The greatest façade in corporate Zimbabwe is the “support the girl child” mantra and this is well highlighted by women’s rugby whose growth has been stunted by corporate neglect.
For the men’s teams, it may not be that rosy but at least they have a team sponsor and get to fly around the world to invitational tournaments.
The cultural disparity between the sexes is vast, the degree, difficulty of reconciling work/sport and family life is so difficult that it is a familiar sight to see a lactating mother feeding her child before and after a match.
Add to that, a global trend of poor media coverage of their games and the limited nature of private funding seems to be the norm.
National Women’s Sevens Rugby head coach Abigail Kawonza poured her heart out following the Lady Cheetahs’ emphatic win in the women’s finals to wrap up an actioned packed two days of the Kwese Sevens Tournament at the Machinery Exchange Stadium, Harare Sports Club last weekend.
It was a clinical clean sweep in the pool stages of the ladies’ tournament after beating Zambia (19-0), Zimbabwe A (19-7) and Zimbabwe Southern Sevens (24-5) on Saturday.
On Sunday, the Lady Cheetahs conceded only one try in the tournament as they beat Zambia 31-0 in their final.
Kawonza, a former club and national player is also a referee handling domestic and international games either as an on field referee or the sighting official.
“It’s sad that many still think that competitive sports is not an appropriate activity for young women. My personable narrative is as much about the daily lives of the players as it is about the sport and how we have to cushion each other for the sake of the nation.
“We share the little we have and there isn’t much from the association and sponsors in general. Remember some of the girls are mothers while some are breadwinners,” she said.
“They have to get a side job to sustain their lives. Some of them do not mind being maids. We have failed to attend a big tournament in Hongkong, Dubai among other invitations due to financial constraints. Recently, we received an invite from Italy but it’s an uphill task. Some of these federations do not even bother to write to us because they already know our situation. It’s draining and yet we always play well.
“Imagine what they could do with more support and resources?” she questioned.
Kawonza has coached and played for Old Hararians and she coaches the Lady Cheetahs and the national 15s side.
She led the ladies in the Africa Cup where they were once ranked as Africa’s number two.
Kawonza and some executives within Zimbabwe Rugby have had to fork out from their pocket to fund trips, transport and food for camps and invitational.
The coach’s family donated one of their houses to be used to accommodate some of the girls in camp – the generosity by the coach and those within rugby circles has still not formalised into a permanent solution that will fix the prevailing neglect once these well-wishers are gone.
Despite rugby being the third biggest sport in Zimbabwe it is also the largest non-professional union which is based mainly on volunteers like Kawonza, a drop in the ocean grant and a few sponsors.
Asked why she sacrifices and continues to fight endless battles to get her players a chance to experience some sort of professional rugby.
“That’s what passion is all about. I should have stopped because I wasn’t getting paid neither did I expected any money from the association. It is just the desire will keep you going, even on tough days where students may be acting out, or you experience multiple losses. When faced with challenges, you could lose momentum. I have always played sports and enjoyed the game, the friendships made, and the energy.
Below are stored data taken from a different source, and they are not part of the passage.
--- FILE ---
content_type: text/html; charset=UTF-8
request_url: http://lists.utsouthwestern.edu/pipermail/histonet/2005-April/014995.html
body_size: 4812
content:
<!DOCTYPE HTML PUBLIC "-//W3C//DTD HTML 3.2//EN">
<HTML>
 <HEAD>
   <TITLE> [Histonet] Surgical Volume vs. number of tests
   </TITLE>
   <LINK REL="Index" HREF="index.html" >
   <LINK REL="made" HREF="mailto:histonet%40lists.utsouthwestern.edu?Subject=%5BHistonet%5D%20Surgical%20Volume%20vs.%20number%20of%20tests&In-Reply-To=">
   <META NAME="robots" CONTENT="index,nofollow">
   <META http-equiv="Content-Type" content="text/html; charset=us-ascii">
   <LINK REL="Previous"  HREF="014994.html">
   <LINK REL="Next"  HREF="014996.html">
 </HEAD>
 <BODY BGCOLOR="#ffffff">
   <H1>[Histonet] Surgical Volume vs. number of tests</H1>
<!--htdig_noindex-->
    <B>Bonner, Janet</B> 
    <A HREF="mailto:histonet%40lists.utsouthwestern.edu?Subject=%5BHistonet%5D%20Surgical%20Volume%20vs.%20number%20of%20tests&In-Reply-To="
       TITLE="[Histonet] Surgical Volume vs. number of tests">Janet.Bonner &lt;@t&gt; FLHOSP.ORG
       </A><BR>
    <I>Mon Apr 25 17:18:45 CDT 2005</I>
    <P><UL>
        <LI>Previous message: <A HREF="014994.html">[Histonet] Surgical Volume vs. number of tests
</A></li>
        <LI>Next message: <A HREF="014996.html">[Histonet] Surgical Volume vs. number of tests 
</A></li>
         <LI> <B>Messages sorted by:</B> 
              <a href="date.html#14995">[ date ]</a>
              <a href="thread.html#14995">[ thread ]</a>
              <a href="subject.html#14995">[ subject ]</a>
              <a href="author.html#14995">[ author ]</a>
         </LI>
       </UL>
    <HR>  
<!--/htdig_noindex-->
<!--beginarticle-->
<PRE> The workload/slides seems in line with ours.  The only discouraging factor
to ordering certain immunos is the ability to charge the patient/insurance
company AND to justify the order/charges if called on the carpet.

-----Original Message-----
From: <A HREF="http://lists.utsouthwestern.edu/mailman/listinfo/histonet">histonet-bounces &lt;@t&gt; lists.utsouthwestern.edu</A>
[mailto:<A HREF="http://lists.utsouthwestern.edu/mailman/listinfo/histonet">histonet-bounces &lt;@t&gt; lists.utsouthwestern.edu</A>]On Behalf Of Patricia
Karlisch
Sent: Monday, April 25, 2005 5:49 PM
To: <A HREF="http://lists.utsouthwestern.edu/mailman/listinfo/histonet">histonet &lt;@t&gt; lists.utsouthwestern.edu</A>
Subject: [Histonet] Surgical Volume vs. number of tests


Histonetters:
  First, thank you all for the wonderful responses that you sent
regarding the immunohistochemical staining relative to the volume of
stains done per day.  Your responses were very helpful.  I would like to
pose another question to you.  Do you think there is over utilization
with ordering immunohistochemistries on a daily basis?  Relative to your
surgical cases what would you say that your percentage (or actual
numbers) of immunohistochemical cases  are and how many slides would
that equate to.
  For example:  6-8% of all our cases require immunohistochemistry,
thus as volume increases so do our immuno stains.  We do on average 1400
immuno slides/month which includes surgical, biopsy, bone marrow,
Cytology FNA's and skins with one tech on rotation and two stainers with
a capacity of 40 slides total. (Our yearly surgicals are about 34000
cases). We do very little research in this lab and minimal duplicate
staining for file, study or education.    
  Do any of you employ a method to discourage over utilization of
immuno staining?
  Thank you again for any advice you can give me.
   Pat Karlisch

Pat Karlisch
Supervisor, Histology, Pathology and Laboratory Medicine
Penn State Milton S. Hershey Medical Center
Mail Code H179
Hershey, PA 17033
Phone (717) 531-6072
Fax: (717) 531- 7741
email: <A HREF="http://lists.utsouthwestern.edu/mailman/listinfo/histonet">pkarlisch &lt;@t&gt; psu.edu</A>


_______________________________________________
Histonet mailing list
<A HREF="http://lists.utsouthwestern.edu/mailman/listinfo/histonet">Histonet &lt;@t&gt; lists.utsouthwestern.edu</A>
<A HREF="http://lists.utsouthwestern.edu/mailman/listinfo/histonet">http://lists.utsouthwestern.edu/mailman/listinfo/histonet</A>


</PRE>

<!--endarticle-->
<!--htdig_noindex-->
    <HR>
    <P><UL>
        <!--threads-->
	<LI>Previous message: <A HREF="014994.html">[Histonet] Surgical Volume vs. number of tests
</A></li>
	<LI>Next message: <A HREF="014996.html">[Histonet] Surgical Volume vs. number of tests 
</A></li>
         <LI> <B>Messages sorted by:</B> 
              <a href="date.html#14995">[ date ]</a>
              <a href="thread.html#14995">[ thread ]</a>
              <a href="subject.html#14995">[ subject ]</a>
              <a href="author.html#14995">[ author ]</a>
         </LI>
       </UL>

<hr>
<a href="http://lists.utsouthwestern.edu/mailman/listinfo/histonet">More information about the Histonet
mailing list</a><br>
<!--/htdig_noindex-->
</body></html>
My passion for sports and coaching can be seen in my enthusiasm to maintain and grow our sports programmes,” she said.
Kawonza added, “I understand that there are ups and downs of being an athletic director but the excitement never disappears. I love every minute I spent with these bold, daring women.”
Kawonza hopes for more international invitational as they cast their eyes cast on the Africa Cup, relishing the opportunity to test themselves against some of the continent’s top teams slated for June this year.
“For Zimbabwe, the invitational tourney provides the much needed competitive time as well as an opportunity to lure more provincial unions to invite them onto the field.”
“We hope that we get more game time to accommodate the growth and appetite for competitive women’s sevens in Zimbabwe and the rest of Africa,” said Kawonza.
For corporates and companied, the Africa Cup will be an opportunity to invest in a brand that is clean, reputable and gaining momentum in Zimbabwe and Africa – Sunday’s victory has attracted the attentions of Georgian people who tweeted directly to the Minister of Sport Kirsty Coventry who is a former sportswoman.
Women suffer frequent discrimination in their access to, and practice of, both amateur and professional sport.
However, if you look beyond the latest generation of players, every woman that has laced up boots in the past century has done so against a backdrop of hostility.